Nuts don't get any lighter. They live up to their name with a nearly 45 percent weight savings compared to their close cousins, Rocks on a Wire. Superlight Rocks save weight by having a single cable instead of the nearly universal swaged loop. They also have a more slender nut but maintain longer length in the head, providing more surface area and superior holding power. Superlight Rocks fit exceptionally well into tiny pin scars. While Superlight sides are heavily tapered side-to-side for flaring placements, they share the same shape front-to-back as the WC Rocks on a Wire. This gives two distinctly different nut shapes in one lightweight nut.
REASONS TO BUY
Light weight
Works well in pin scars
REASONS TO AVOID
Single cable isn't as durable over time
If you want to double up on the sizes you use most, Wild Country Superlight Rocks are a serious contender. These little guys take up little room on your rack. Plus you will benefit from their two diverse placement options. Because they only come in six sizes they are meant to be an addition to your rack rather than a stand-alone set. They are among the most versatile nuts we tested. On their side-to-side axis they excelled in flares and pin scars while on their front-to-back axis (the same shape as Rocks on a Wire) they fit smooth parallel sided cracks. They are among the least durable, making them not as attractive to climbers new to traditional climbing. But most experienced climbers will appreciate what they have to offer.

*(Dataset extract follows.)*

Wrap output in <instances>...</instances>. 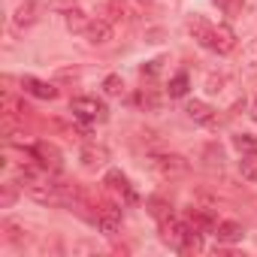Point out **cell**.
<instances>
[{"mask_svg": "<svg viewBox=\"0 0 257 257\" xmlns=\"http://www.w3.org/2000/svg\"><path fill=\"white\" fill-rule=\"evenodd\" d=\"M146 161H149V170L161 179H182L191 170V164L182 155H173V152H158V155H149Z\"/></svg>", "mask_w": 257, "mask_h": 257, "instance_id": "2", "label": "cell"}, {"mask_svg": "<svg viewBox=\"0 0 257 257\" xmlns=\"http://www.w3.org/2000/svg\"><path fill=\"white\" fill-rule=\"evenodd\" d=\"M188 224H191L194 230H200V233H215V227H218V218H215L209 209H200V206H194V209L188 212Z\"/></svg>", "mask_w": 257, "mask_h": 257, "instance_id": "12", "label": "cell"}, {"mask_svg": "<svg viewBox=\"0 0 257 257\" xmlns=\"http://www.w3.org/2000/svg\"><path fill=\"white\" fill-rule=\"evenodd\" d=\"M0 230H4V239H10V242H22L25 236V227H19V224H13V221H4L0 224Z\"/></svg>", "mask_w": 257, "mask_h": 257, "instance_id": "24", "label": "cell"}, {"mask_svg": "<svg viewBox=\"0 0 257 257\" xmlns=\"http://www.w3.org/2000/svg\"><path fill=\"white\" fill-rule=\"evenodd\" d=\"M22 91L31 94V97H40V100H55L58 97V88L43 82V79H34V76H22Z\"/></svg>", "mask_w": 257, "mask_h": 257, "instance_id": "11", "label": "cell"}, {"mask_svg": "<svg viewBox=\"0 0 257 257\" xmlns=\"http://www.w3.org/2000/svg\"><path fill=\"white\" fill-rule=\"evenodd\" d=\"M200 152L209 158V161H203L206 167H218V170L224 167V152H221V146H218V143H209V146H203Z\"/></svg>", "mask_w": 257, "mask_h": 257, "instance_id": "22", "label": "cell"}, {"mask_svg": "<svg viewBox=\"0 0 257 257\" xmlns=\"http://www.w3.org/2000/svg\"><path fill=\"white\" fill-rule=\"evenodd\" d=\"M28 155H31L46 173H61V170H64V155H61V149H58L55 143H49V140L34 143V146L28 149Z\"/></svg>", "mask_w": 257, "mask_h": 257, "instance_id": "4", "label": "cell"}, {"mask_svg": "<svg viewBox=\"0 0 257 257\" xmlns=\"http://www.w3.org/2000/svg\"><path fill=\"white\" fill-rule=\"evenodd\" d=\"M146 209H149L158 221L173 218V206H170V200H164V197H149V200H146Z\"/></svg>", "mask_w": 257, "mask_h": 257, "instance_id": "17", "label": "cell"}, {"mask_svg": "<svg viewBox=\"0 0 257 257\" xmlns=\"http://www.w3.org/2000/svg\"><path fill=\"white\" fill-rule=\"evenodd\" d=\"M254 121H257V103H254Z\"/></svg>", "mask_w": 257, "mask_h": 257, "instance_id": "31", "label": "cell"}, {"mask_svg": "<svg viewBox=\"0 0 257 257\" xmlns=\"http://www.w3.org/2000/svg\"><path fill=\"white\" fill-rule=\"evenodd\" d=\"M70 112H73V118L82 121V124H100V121L109 118L106 103L97 100V97H88V94H85V97H73V100H70Z\"/></svg>", "mask_w": 257, "mask_h": 257, "instance_id": "3", "label": "cell"}, {"mask_svg": "<svg viewBox=\"0 0 257 257\" xmlns=\"http://www.w3.org/2000/svg\"><path fill=\"white\" fill-rule=\"evenodd\" d=\"M131 4H134V10H146V7L152 4V0H131Z\"/></svg>", "mask_w": 257, "mask_h": 257, "instance_id": "30", "label": "cell"}, {"mask_svg": "<svg viewBox=\"0 0 257 257\" xmlns=\"http://www.w3.org/2000/svg\"><path fill=\"white\" fill-rule=\"evenodd\" d=\"M212 4H218L227 16H233V13H236V7H239V0H212Z\"/></svg>", "mask_w": 257, "mask_h": 257, "instance_id": "28", "label": "cell"}, {"mask_svg": "<svg viewBox=\"0 0 257 257\" xmlns=\"http://www.w3.org/2000/svg\"><path fill=\"white\" fill-rule=\"evenodd\" d=\"M94 224H97L100 233L112 236V233L121 227V206L112 203V200H100L97 209H94Z\"/></svg>", "mask_w": 257, "mask_h": 257, "instance_id": "5", "label": "cell"}, {"mask_svg": "<svg viewBox=\"0 0 257 257\" xmlns=\"http://www.w3.org/2000/svg\"><path fill=\"white\" fill-rule=\"evenodd\" d=\"M64 25H67V31H70V34H82V37H85V31H88L91 19H88V13H82V10L76 7V10H70V13L64 16Z\"/></svg>", "mask_w": 257, "mask_h": 257, "instance_id": "14", "label": "cell"}, {"mask_svg": "<svg viewBox=\"0 0 257 257\" xmlns=\"http://www.w3.org/2000/svg\"><path fill=\"white\" fill-rule=\"evenodd\" d=\"M242 73L245 76H257V37H251L242 49Z\"/></svg>", "mask_w": 257, "mask_h": 257, "instance_id": "16", "label": "cell"}, {"mask_svg": "<svg viewBox=\"0 0 257 257\" xmlns=\"http://www.w3.org/2000/svg\"><path fill=\"white\" fill-rule=\"evenodd\" d=\"M85 40L91 46H106L112 40V22L109 19H91V25L85 31Z\"/></svg>", "mask_w": 257, "mask_h": 257, "instance_id": "10", "label": "cell"}, {"mask_svg": "<svg viewBox=\"0 0 257 257\" xmlns=\"http://www.w3.org/2000/svg\"><path fill=\"white\" fill-rule=\"evenodd\" d=\"M103 94H106V97H124V79H121L118 73H109V76L103 79Z\"/></svg>", "mask_w": 257, "mask_h": 257, "instance_id": "20", "label": "cell"}, {"mask_svg": "<svg viewBox=\"0 0 257 257\" xmlns=\"http://www.w3.org/2000/svg\"><path fill=\"white\" fill-rule=\"evenodd\" d=\"M185 112H188V118H191L194 124H203V127H215V124L221 121L218 109L209 106V103H203V100H188Z\"/></svg>", "mask_w": 257, "mask_h": 257, "instance_id": "7", "label": "cell"}, {"mask_svg": "<svg viewBox=\"0 0 257 257\" xmlns=\"http://www.w3.org/2000/svg\"><path fill=\"white\" fill-rule=\"evenodd\" d=\"M103 185H106V191H109L112 197H118L121 203H137V200H140V194L134 191L131 179H127L124 173H118V170H109L106 179H103Z\"/></svg>", "mask_w": 257, "mask_h": 257, "instance_id": "6", "label": "cell"}, {"mask_svg": "<svg viewBox=\"0 0 257 257\" xmlns=\"http://www.w3.org/2000/svg\"><path fill=\"white\" fill-rule=\"evenodd\" d=\"M79 158H82V167H85V170H100V167L109 161V152H106V146H100V143H88V140H85Z\"/></svg>", "mask_w": 257, "mask_h": 257, "instance_id": "9", "label": "cell"}, {"mask_svg": "<svg viewBox=\"0 0 257 257\" xmlns=\"http://www.w3.org/2000/svg\"><path fill=\"white\" fill-rule=\"evenodd\" d=\"M49 10H55V13L67 16L70 10H76V0H49Z\"/></svg>", "mask_w": 257, "mask_h": 257, "instance_id": "27", "label": "cell"}, {"mask_svg": "<svg viewBox=\"0 0 257 257\" xmlns=\"http://www.w3.org/2000/svg\"><path fill=\"white\" fill-rule=\"evenodd\" d=\"M233 149L239 155H257V137L254 134H236L233 137Z\"/></svg>", "mask_w": 257, "mask_h": 257, "instance_id": "19", "label": "cell"}, {"mask_svg": "<svg viewBox=\"0 0 257 257\" xmlns=\"http://www.w3.org/2000/svg\"><path fill=\"white\" fill-rule=\"evenodd\" d=\"M40 13H43V4H40V0H25V4L16 10V16H13V28H16V31L34 28V25L40 22Z\"/></svg>", "mask_w": 257, "mask_h": 257, "instance_id": "8", "label": "cell"}, {"mask_svg": "<svg viewBox=\"0 0 257 257\" xmlns=\"http://www.w3.org/2000/svg\"><path fill=\"white\" fill-rule=\"evenodd\" d=\"M106 19L112 25L127 22V19H131V0H109V4H106Z\"/></svg>", "mask_w": 257, "mask_h": 257, "instance_id": "15", "label": "cell"}, {"mask_svg": "<svg viewBox=\"0 0 257 257\" xmlns=\"http://www.w3.org/2000/svg\"><path fill=\"white\" fill-rule=\"evenodd\" d=\"M16 197H19L16 185H4V197H0V209H10V206L16 203Z\"/></svg>", "mask_w": 257, "mask_h": 257, "instance_id": "26", "label": "cell"}, {"mask_svg": "<svg viewBox=\"0 0 257 257\" xmlns=\"http://www.w3.org/2000/svg\"><path fill=\"white\" fill-rule=\"evenodd\" d=\"M239 173H242V179L257 182V155H242V161H239Z\"/></svg>", "mask_w": 257, "mask_h": 257, "instance_id": "23", "label": "cell"}, {"mask_svg": "<svg viewBox=\"0 0 257 257\" xmlns=\"http://www.w3.org/2000/svg\"><path fill=\"white\" fill-rule=\"evenodd\" d=\"M215 236H218V242H227V245H233V242H242L245 230H242V224H239V221H218V227H215Z\"/></svg>", "mask_w": 257, "mask_h": 257, "instance_id": "13", "label": "cell"}, {"mask_svg": "<svg viewBox=\"0 0 257 257\" xmlns=\"http://www.w3.org/2000/svg\"><path fill=\"white\" fill-rule=\"evenodd\" d=\"M188 31H191V37H194L203 49H209V52H215V55H230V52L236 49V34H233L230 25H212V22H206L203 16H194V19L188 22Z\"/></svg>", "mask_w": 257, "mask_h": 257, "instance_id": "1", "label": "cell"}, {"mask_svg": "<svg viewBox=\"0 0 257 257\" xmlns=\"http://www.w3.org/2000/svg\"><path fill=\"white\" fill-rule=\"evenodd\" d=\"M158 70H161V61H149V67H143L140 73H143V76H155Z\"/></svg>", "mask_w": 257, "mask_h": 257, "instance_id": "29", "label": "cell"}, {"mask_svg": "<svg viewBox=\"0 0 257 257\" xmlns=\"http://www.w3.org/2000/svg\"><path fill=\"white\" fill-rule=\"evenodd\" d=\"M4 109H7V115H10V118H22V121H25V118H28V112H31V109H28L19 97H13V94H4Z\"/></svg>", "mask_w": 257, "mask_h": 257, "instance_id": "18", "label": "cell"}, {"mask_svg": "<svg viewBox=\"0 0 257 257\" xmlns=\"http://www.w3.org/2000/svg\"><path fill=\"white\" fill-rule=\"evenodd\" d=\"M188 85H191V82H188V73H176V76L170 79V85H167V94H170V97H185V94H188Z\"/></svg>", "mask_w": 257, "mask_h": 257, "instance_id": "21", "label": "cell"}, {"mask_svg": "<svg viewBox=\"0 0 257 257\" xmlns=\"http://www.w3.org/2000/svg\"><path fill=\"white\" fill-rule=\"evenodd\" d=\"M137 103H140V106H146V109H155V106H158V97H155V91H152V88H143V91L137 94Z\"/></svg>", "mask_w": 257, "mask_h": 257, "instance_id": "25", "label": "cell"}]
</instances>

Our Analysis and Test Results

Likes


Wild Country Superlight Rocks fit all types of cracks. They fit in flares better than most of the nuts we tested save for Peenuts, DMM Alloy Offsets and Brass Offsets. They fit into narrower pods extremely well because of their skinny heads and single cable. Their front-to-back shape, which is the same as Rocks on a Wire, works well in parallel sided cracks. We used the nut in both orientations more than we did with other nuts we tested, possibly because of the two completely different shapes. Superlight Rocks are among the lightest nuts on the market and they have color-coded heads that match all other Wild Country and DMM units.

Dislikes


The cable kinks easily because it is fixed in the head, which combined with the offset design keeps the nut from rotating freely when yanked upward. This happened quickly unless we took extra care when extracting them. At nearly $14 each they are expensive. They are also a “quiver” nut for use in conjunction with other nuts, rather than as stand-alones. Their taller shape offers more holding power but it also limits placements options.

Best Application


Due to their heavily tapered heads they will excel in any area with extensive pin scar damage. They are not great nuts for people starting out because they kink fairly easily. Also, with their narrow heads, they are harder to read in the rock. Alpine climbers plus anyone else looking to save weight should love them. Superlights are a good supplement to other nuts, not adding much extra weight or bulk to a rack.

Value


Superlights are among the more expensive nuts we tested. If weight savings are important they are a great way to shave a few ounces. Superlights are an extremely versatile nut, fitting many types of cracks and rock types well. If you are into aid climbing or climb in pin scarred areas, Superlights' heavy taper makes them worth their price.